Wednesday, July 11, 2007

Ceci n'est pas une starling

Via Falstaff, I found this wonderful piece by Naeem Murr on living with a Poet (caps and all):



I find her reading in her office, and ask what her new poem is about.

"That starling we saw," she says, "the one trapped in the Amtrak station."

"And?"

"And that's what it's about."

"So a tale of triumph," I say. "Little guy against the corporate machine?"

"No," she says. "Via negativa. Apophasis. I'm thinking of what it is not. That's the best way sometimes."

"What what is not?"

"What the starling is not." She points at her corkboard. "Why don't you just read it?"

I do, and for a moment I feel as if the top of my head has come off; immediately followed by the rather unpleasant sensation that someone is rattling a stick around in there.

"Whoa!" I say. "Deep." I pretend to stagger for a while under the weight of its profundity.



A little later on, Joseph Cornell makes an appearance. Being unashamed of admitting my illiteracy, let me admit here and now that I had to google him. I find that, though not a Surrealist, 'he admired the work and technique of Surrealists like Max Ernst and René Magritte'.


This is the kind of thing I love: chasing fleeting thoughts before they evaporate. This is when I remember that Magritte is famous for his painting, La Trahison des Images (ceci ne'st pas une pipe), or, The Treachery of Images (This is not a pipe).

Of this painting, Foucault said "Magritte knits verbal signs and plastic elements together, but without referring them to a prior isotopism. He skirts the base of affirmative discourse on which resemblance calmly reposes, and he brings pure similitudes and nonaffirmative verbal statements into play within the instability of a disoriented volume and an unmapped space. A process whose formulation is in some sense given by Ceci n’est pas une pipe."

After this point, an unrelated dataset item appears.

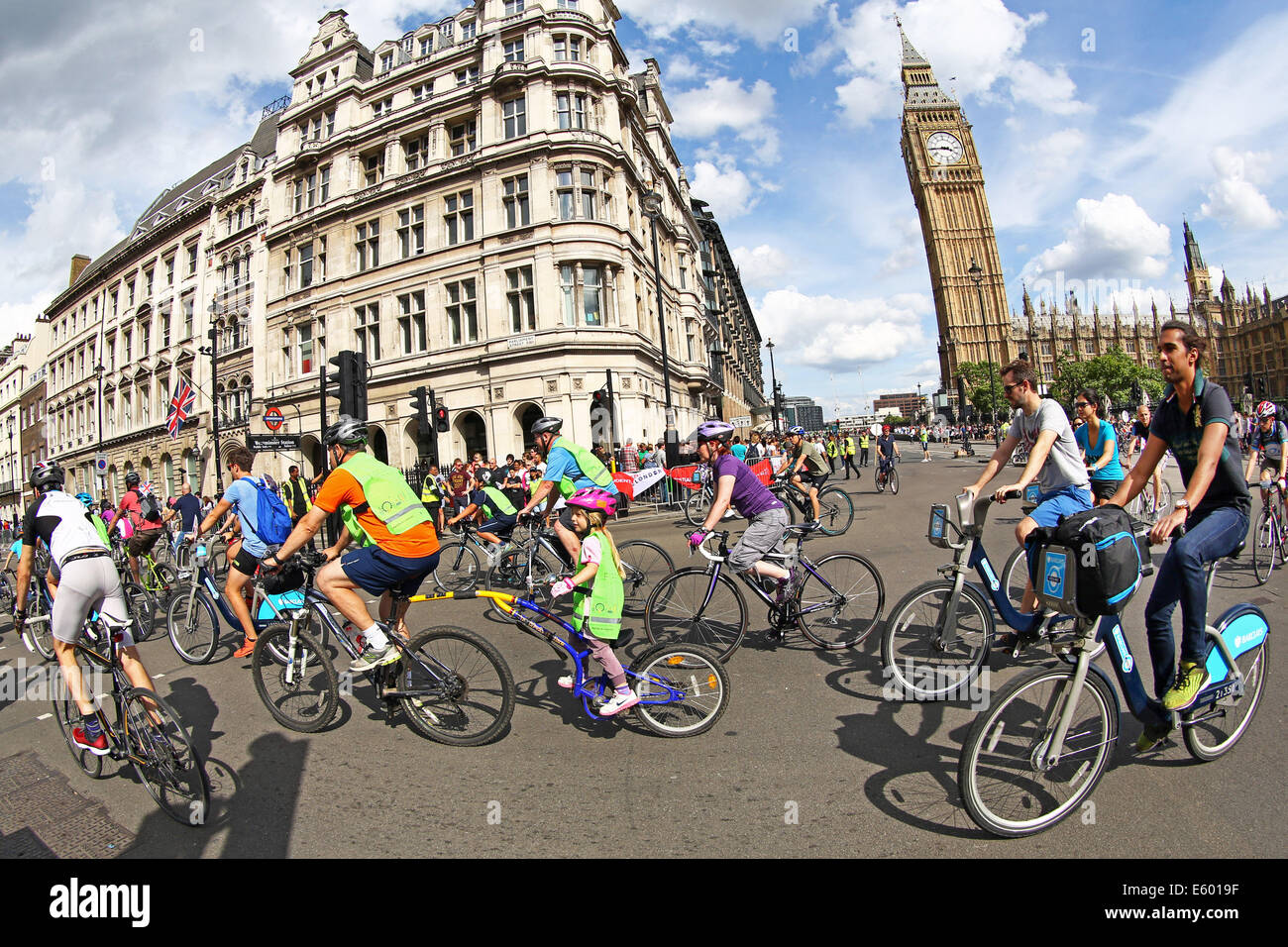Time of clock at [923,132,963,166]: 3:44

Ah, yes. The theorist in an artist's space. The opacity could make you weep; our Poet who, if she doesn't exactly wail and gnash her teeth, has disastrously frank things to say:


She pushes the coffee table aside so she can see me, and with a little struggle, props herself up on her elbows. "Don't you understand?" she cries out with slurred despair. "They're coming for you, too. Fiction is the new poetry. They're going to start writing essays like, 'Can Fiction Matter?'"

"Who's coming for me?"

"The great monobrow! All those goddamn fundamentalists, hungry for the literal truth." She points at me.

In vino veritas.

Of course, Cheshire Cat, commenting on this post at Falstaff's, asks a question that would make Magritte proud: "wouldn't it be perfect if the Poet was fictional?"

Who says she isn't?!











6 comments:

??! said...

that description by F is at once, a brilliantly worded one, and a superbly pretentious one.
and you're not alone in having to read up on Cornell :)

Banno said...

I'm getting my initiation into poetry from you. Until now, I've been a totally fiction person, so really enjoyed this experience with a Poet.

J. Alfred Prufrock said...

D-uh.

J.A.P.

Falstaff said...

Love Rodrigo the surrealist plumber.

If it's any consolation, I'd never heard of Cornell either.

Cheshire Cat said...

And I'm unashamed to admit that it isn't so much that I was inspired by Magritte or other meta-fictional eminences as that I am an inveterate gossip-monger and was merely enquiring in my oblique way as to the identity of this delightfully distrait "girlfriend" of Murr's...

Cornell was in the Emily Dickinson mold, he fitted the "genius in a garret" stereotype perfectly. Perhaps he embodies the ideal that complete devotion to one's art is all that really matters in the end; worldly success is irrelevant. It's true that poets, especially, are taken with him - among others, Charles Simic has done a critical study of him, and he's the inspiration for the protagonist in Michael Redhill's novel "Martin Sloane".

Space Bar said...

??!: Brilliantly worded yes; pretentious I don't know. Will reserve judgement until I've read theentire essay.

Banno: I'd like to say, 'ah, but Is This Poetry,' but if there's one thing I hate, its' eyebrows that have, in what's-that-guy's-name-in-lighting-practicals-who-said-about-me's words, 'no separation, no'!

JAP: :D

Falstaff: Thanks for the pointer in the first place (Banno, you ought to thank him and not me). And I'm relieved that so many people, barring only Cheshire Cat, knew nothing of Cornell.

Cheshire Cat: I also want to know who she is. Some day I will come across the word 'glaucous' in a poem and that will give me a clue!